**Aim:** Copy out every one of the records below word for word, leaving out the pictures.

**Spatial reasoning question data:**
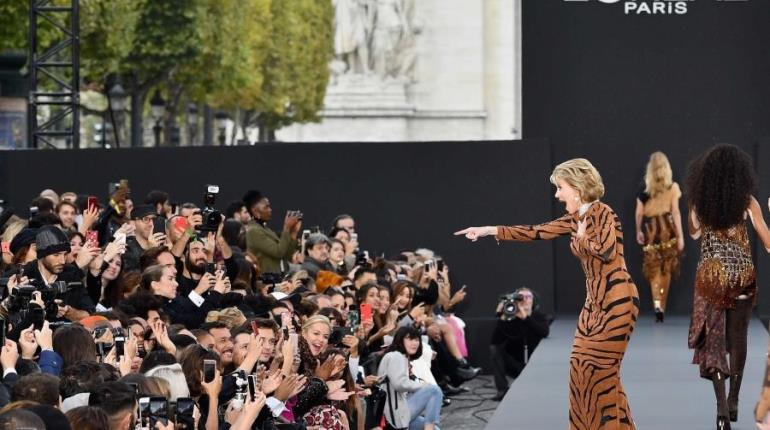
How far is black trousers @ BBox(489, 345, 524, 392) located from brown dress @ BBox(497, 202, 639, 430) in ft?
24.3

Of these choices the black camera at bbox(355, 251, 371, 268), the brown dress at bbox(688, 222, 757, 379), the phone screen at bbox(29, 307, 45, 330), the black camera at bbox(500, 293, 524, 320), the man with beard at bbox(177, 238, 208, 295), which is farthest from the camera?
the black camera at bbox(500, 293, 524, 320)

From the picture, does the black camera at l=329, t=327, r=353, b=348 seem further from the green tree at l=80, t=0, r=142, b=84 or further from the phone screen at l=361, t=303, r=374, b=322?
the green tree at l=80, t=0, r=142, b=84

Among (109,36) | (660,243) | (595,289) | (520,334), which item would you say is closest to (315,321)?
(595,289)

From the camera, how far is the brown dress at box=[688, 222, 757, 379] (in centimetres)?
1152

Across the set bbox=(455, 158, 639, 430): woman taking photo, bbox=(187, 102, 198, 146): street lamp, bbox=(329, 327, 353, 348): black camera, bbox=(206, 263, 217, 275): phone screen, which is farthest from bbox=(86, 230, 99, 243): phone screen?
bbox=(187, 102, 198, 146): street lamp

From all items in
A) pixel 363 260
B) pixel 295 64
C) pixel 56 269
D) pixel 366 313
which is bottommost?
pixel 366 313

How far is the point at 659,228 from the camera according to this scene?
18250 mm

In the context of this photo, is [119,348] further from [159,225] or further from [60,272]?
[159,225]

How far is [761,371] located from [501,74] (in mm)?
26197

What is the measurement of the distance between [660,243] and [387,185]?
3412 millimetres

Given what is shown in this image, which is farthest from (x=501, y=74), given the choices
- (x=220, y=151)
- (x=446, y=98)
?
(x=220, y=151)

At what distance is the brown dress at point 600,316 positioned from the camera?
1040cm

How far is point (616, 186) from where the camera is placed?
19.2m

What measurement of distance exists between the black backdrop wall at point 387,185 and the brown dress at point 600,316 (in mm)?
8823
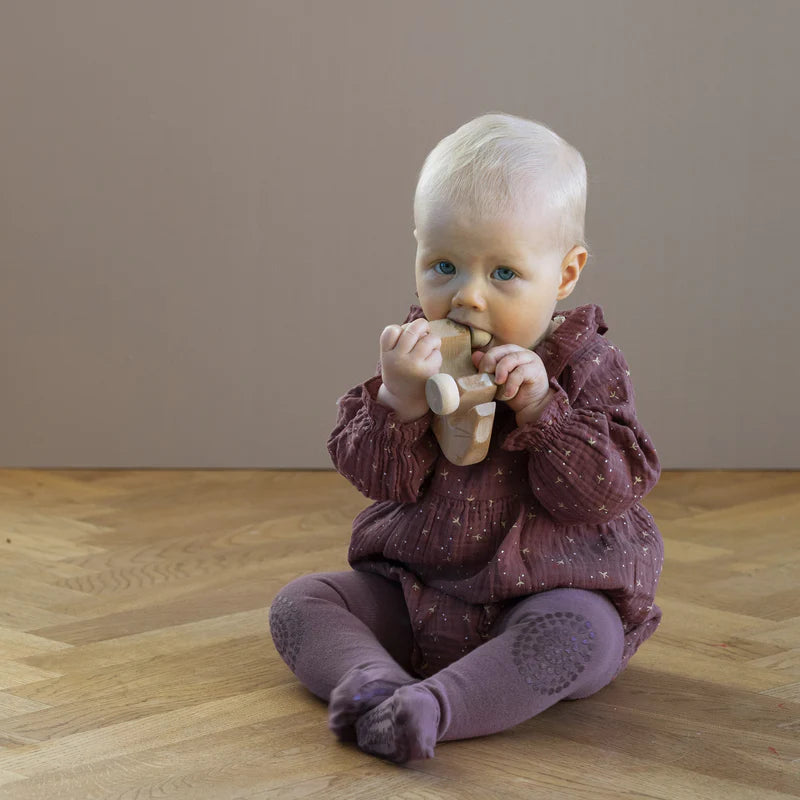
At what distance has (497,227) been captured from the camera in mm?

**Solution for this exercise:**
How far is black trousers @ BBox(489, 345, 524, 392) located from brown dress @ BBox(497, 202, 639, 430) in ft?
24.3

Of these choices the black camera at bbox(355, 251, 371, 268), the brown dress at bbox(688, 222, 757, 379), the phone screen at bbox(29, 307, 45, 330), the black camera at bbox(500, 293, 524, 320), the man with beard at bbox(177, 238, 208, 295), which is farthest from the camera?
the black camera at bbox(500, 293, 524, 320)

From the picture, does the black camera at l=329, t=327, r=353, b=348 seem further from the green tree at l=80, t=0, r=142, b=84 or further from the phone screen at l=361, t=303, r=374, b=322?
the green tree at l=80, t=0, r=142, b=84

Among (109,36) | (660,243) | (595,289) | (520,334), which item would you say is closest to (315,321)?
(595,289)

From the camera, how far is the brown dress at box=[688, 222, 757, 379] (in centimetres)?
1152

Across the set bbox=(455, 158, 639, 430): woman taking photo, bbox=(187, 102, 198, 146): street lamp, bbox=(329, 327, 353, 348): black camera, bbox=(206, 263, 217, 275): phone screen, which is farthest from bbox=(86, 230, 99, 243): phone screen?
bbox=(187, 102, 198, 146): street lamp

From all items in
A) pixel 363 260
B) pixel 295 64
C) pixel 56 269
D) pixel 366 313
which is bottommost?
pixel 366 313

How far is the point at 659,228 from the camera according to this scene?
18250 mm

In the context of this photo, is [119,348] further from [159,225] or further from [60,272]?
[159,225]

How far is [761,371] located from [501,74] (in mm)?
26197

What is the measurement of the distance between [660,243] and [387,185]?
3412 millimetres

Given what is shown in this image, which is farthest from (x=501, y=74), given the choices
- (x=220, y=151)
- (x=446, y=98)
?
(x=220, y=151)

At what distance is the brown dress at point 600,316 positioned from the camera?
1040cm

How far is point (616, 186) from where the camera is placed?
19.2m

What measurement of distance exists between the black backdrop wall at point 387,185 and the brown dress at point 600,316 (in mm)?
8823
At what distance has (497,227) been captured from the camera in mm?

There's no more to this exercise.